Oggi mercoledì 7 marzo 2012 alle ore 18.00, presso la Sala “Teresina Degan” della Biblioteca Civica di Pordenone, ci sarà il quarto appuntamento con le Conversazioni sul Postmoderno. Letture critiche del nostro tempo organizzato in collaborazione tra Biblioteca Civica, Liceo Leopardi-Majorana e Società Filosofica Italiana Sezione Friuli Venezia Giulia. L’ingresso è libero a tutta la cittadinanza. Nello specifico interverrà Francesco Stoppa.

Abstract

Secondo modi e logiche che variano di epoca in epoca, la civiltà corre sempre un medesimo rischio: che i suoi dispositivi simbolici (di conoscenza, misurazione, organizzazione della realtà) e gli ideali di progresso che la percorrono perdano di vista i fondamenti etici che dovrebbero orientarne gli sviluppi possibili. Questo rischio si è fatto oggi talmente evidente che “la macchina”, raggiunta una potenza senza precedenti al punto di rendersi quasi autoreferenziale, riserva dei compiti esclusivamente funzionali o di manutenzione alla presenza umana che dovrebbe invece abitarla e dirigerla.

I linguaggi d’oggi (cibernetici, tecnologici, mediatici, pubblicitari, burocratici, finanziari), con il loro livello di sofisticata astrazione, l’anonimato e la pervasività che li caratterizza, sembrano perciò poter funzionare “in automatico” e fare di conseguenza a meno di qualsivoglia cifra soggettiva; quest’ultima appare anzi, a questo punto, più che una risorsa, un intoppo che rallenta e complica il dinamismo serializzato e protocollare di gestione del mondo. Un simile modello di sviluppo ha tra i suoi effetti collaterali, se non tra i suoi fini, la deresponsabilizzazione delle persone e l’impoverimento del tessuto comunitario della società (inteso come serbatoio di affetti e valori indispensabili per garantire il connotato umano del legame sociale).

In questo intervento, ci si soffermerà in particolare sull’attuale crisi delle istituzioni familiari, scolastiche, sanitarie. Per loro vocazione, le istituzioni dovrebbero rappresentare i presìdi critici preposti non solo alla cura e formazione dei cittadini ma, più in generale, a una costante opera di umanizzazione dei dispositivi che ordinano la realtà. Mentre oggi appaiono sempre più ridotte a servizi erogatori di prestazioni incolori e standardizzate.

La questione della resistenza del vivente chiama invece direttamente in causa la responsabilità di quanti operano nelle istituzioni. È solo a partire dalla loro passione e dal loro impegno che le istituzioni, rivitalizzate e restituite alla loro dignità di luoghi di pensiero e elaborazione critica, potranno offrirsi come gli snodi simbolici necessari per offrire il giusto ascolto alla domanda di senso che, forse mai come oggi, attraversa il legame sociale. 

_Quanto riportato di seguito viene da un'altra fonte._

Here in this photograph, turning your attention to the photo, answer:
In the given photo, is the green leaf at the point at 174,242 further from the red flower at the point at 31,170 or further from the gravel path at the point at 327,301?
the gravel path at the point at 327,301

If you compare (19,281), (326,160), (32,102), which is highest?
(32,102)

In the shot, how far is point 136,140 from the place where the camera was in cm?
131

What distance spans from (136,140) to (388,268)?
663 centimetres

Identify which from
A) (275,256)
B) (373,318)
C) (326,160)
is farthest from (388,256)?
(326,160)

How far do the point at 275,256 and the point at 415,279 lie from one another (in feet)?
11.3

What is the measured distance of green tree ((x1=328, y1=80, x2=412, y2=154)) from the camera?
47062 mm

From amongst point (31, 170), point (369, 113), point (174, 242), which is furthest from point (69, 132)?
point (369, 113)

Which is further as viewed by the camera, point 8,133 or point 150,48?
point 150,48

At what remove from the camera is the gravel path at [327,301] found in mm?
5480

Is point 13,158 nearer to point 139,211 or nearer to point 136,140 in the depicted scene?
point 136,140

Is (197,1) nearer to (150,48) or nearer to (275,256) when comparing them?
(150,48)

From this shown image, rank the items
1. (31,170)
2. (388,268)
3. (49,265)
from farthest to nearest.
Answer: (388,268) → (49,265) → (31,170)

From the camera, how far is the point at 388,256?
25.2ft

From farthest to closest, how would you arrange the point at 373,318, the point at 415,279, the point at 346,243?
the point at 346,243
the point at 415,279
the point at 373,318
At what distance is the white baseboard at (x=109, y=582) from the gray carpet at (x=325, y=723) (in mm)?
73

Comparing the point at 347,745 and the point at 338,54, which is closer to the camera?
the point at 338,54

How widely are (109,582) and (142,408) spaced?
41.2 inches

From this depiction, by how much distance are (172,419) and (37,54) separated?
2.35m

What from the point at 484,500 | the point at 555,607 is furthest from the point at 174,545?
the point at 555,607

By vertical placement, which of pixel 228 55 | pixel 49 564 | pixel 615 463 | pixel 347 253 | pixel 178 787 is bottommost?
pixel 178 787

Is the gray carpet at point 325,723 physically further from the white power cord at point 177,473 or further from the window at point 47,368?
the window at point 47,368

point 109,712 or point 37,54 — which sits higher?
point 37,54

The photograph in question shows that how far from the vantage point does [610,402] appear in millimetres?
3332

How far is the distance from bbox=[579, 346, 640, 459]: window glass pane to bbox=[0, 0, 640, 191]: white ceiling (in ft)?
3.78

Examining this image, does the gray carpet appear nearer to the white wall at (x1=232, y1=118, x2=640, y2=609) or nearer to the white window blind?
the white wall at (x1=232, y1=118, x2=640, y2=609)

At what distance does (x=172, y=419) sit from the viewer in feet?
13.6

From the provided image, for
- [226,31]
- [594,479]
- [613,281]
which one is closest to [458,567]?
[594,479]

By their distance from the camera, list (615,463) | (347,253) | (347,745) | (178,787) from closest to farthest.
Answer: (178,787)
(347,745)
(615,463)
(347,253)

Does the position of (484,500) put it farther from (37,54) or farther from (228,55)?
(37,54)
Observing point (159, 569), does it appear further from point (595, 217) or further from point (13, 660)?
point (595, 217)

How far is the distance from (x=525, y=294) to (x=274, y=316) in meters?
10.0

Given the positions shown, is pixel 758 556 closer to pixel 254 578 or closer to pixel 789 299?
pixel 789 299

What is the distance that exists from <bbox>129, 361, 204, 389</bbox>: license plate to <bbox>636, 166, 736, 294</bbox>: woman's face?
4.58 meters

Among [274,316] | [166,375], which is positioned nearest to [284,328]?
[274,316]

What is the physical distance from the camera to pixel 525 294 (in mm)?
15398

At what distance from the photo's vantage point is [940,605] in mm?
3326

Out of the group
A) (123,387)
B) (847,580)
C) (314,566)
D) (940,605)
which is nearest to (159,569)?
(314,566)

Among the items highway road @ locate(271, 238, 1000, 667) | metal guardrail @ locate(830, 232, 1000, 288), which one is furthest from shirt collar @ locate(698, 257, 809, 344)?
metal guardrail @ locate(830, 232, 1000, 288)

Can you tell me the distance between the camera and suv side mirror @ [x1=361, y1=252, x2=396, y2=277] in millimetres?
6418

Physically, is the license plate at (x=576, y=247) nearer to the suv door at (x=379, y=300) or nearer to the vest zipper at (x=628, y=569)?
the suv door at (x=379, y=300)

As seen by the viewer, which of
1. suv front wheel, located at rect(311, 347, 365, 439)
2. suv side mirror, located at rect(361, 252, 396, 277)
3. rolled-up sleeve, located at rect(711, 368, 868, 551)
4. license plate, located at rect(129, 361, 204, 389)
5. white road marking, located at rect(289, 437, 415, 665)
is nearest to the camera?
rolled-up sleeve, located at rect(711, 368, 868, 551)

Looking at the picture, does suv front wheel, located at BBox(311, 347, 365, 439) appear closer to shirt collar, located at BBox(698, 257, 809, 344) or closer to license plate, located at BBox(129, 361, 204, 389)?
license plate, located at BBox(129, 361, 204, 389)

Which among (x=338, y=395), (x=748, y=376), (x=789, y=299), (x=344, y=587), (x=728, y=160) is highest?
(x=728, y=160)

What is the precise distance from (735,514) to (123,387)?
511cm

Francesco Stoppa lavora presso il Dipartimento di salute mentale di Pordenone. È analista membro della Scuola di psicoanalisi del Campo lacaniano e docente dell’istituto ICLeS per la formazione degli psicoterapeuti. Autore di saggi di psicoanalisi (vedi sotto la bibliografia), è redattore della rivista “L’Ippogrifo”.